PASSAGE SHOWN>
— BEGIN —

Multiple Choice Partnership and Corporation
Multiple Choice Partnership and Corporation
EASY
1. He refers to partner who contributed not only money and property but also industry to the newly
formed partnership.
A. Capitalist-industrial partner
B. Industrial partner
C. Nominal partner
D. Capitalist partner
Answer: A
Answer: D
3. What is the term used when the total shareholders’ equity has debit balance?
A. Deficit
B. Default
C. Deficiency
D. Deliquency
Answer: C
4. It refers to the date on which the acquirer obtains control of the acquire.
A. Business combination date
B. Acquisition date
C. Control date
D. Consolidation date
Answer: B
5. IFRS 3 defines it as a transaction or other event in which an acquirer obtains control of one or more
businesses.
a. Consolidation
b. Merger
c. Business combination
d. Business consolidation
Answer: C
6. Under IFRS 3, what is the treatment of acquisition related costs in a business combination under IFRS
3?
A. It shall be expensed as incurred and presented as part of profit or loss.

— END —

Continue the multiple-choice quiz on partnership and corporation accounting from the point where it stops.

Stored data entries
— BEGIN —

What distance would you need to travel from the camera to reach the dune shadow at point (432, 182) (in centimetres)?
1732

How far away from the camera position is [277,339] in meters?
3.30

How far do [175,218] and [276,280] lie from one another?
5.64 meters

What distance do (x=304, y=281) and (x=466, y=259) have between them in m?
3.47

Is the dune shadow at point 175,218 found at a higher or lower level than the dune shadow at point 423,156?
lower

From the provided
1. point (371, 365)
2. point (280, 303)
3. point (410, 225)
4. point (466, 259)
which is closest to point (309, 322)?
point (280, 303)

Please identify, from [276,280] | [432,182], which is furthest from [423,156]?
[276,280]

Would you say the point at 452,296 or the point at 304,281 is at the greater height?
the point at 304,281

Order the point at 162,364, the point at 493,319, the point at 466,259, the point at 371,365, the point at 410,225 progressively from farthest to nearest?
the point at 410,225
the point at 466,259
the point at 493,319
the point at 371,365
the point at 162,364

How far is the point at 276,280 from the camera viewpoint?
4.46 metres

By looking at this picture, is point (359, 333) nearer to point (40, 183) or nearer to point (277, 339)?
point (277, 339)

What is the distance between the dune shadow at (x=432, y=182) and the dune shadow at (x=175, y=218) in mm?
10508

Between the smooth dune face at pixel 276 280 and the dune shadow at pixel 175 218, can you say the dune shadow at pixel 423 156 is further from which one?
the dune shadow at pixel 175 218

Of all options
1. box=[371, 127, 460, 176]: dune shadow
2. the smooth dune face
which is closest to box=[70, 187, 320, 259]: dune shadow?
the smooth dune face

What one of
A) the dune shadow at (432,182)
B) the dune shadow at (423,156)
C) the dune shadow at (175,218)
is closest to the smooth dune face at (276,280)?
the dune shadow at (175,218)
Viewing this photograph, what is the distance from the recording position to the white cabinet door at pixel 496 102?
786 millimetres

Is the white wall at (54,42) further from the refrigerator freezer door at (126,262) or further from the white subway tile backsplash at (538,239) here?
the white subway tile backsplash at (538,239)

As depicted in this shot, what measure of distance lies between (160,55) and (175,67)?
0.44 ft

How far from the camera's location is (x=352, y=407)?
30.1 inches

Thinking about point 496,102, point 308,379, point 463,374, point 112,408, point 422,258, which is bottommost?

— END —

RESULT FOR THIS TASK>
B. It shall be capitalized as part of consideration given up in computation of goodwill or gain on bargain
purchase.
Answer: A
7. On January 1, 2020, Angela, Helena and Mariluz formed AHM & Co., a general professional
partnership for the exercise of their common profession, Angela contributed a building with cost of
P5M and accumulated depreciation of P4M. Based on the city assessor’s records, the building has an
assessed value of P2M. The building has an annotated mortgage payable amount to P500,000 to be
assumed by the partnership. On the other hand, Helena contributed 10,000 shares of stocks with par
value of P200/share and prevailing quoted price of P300/share. On January 2, 2020, the building
contributed by Angela was sold for P5.5M. If Mariluz wants to have 20% capital interest in the newly
formed partnership, how much cash shall be contributed by her?
a. P875,000
b. P1,125,000
c. P2,125,000
d. P2,000,000
Answer: D
5M+3M= 8M/80%=10MX20%= P2M
8. On July 1, 2020, Jem, Revin and Adam formed a business partnership to be operated as an
advertising agency. Jem contributed P10M cash while Revin shall have capital credit of P6M upon
receipt of bonus of P1M from Jem based on the provision in Articles of Co-Partnership. The terms of
the agreement provide that Jem and Revin shall have a combined 30% capital interest in the newly
formed partnership. What is the capital contribution made by Adam to the partnership?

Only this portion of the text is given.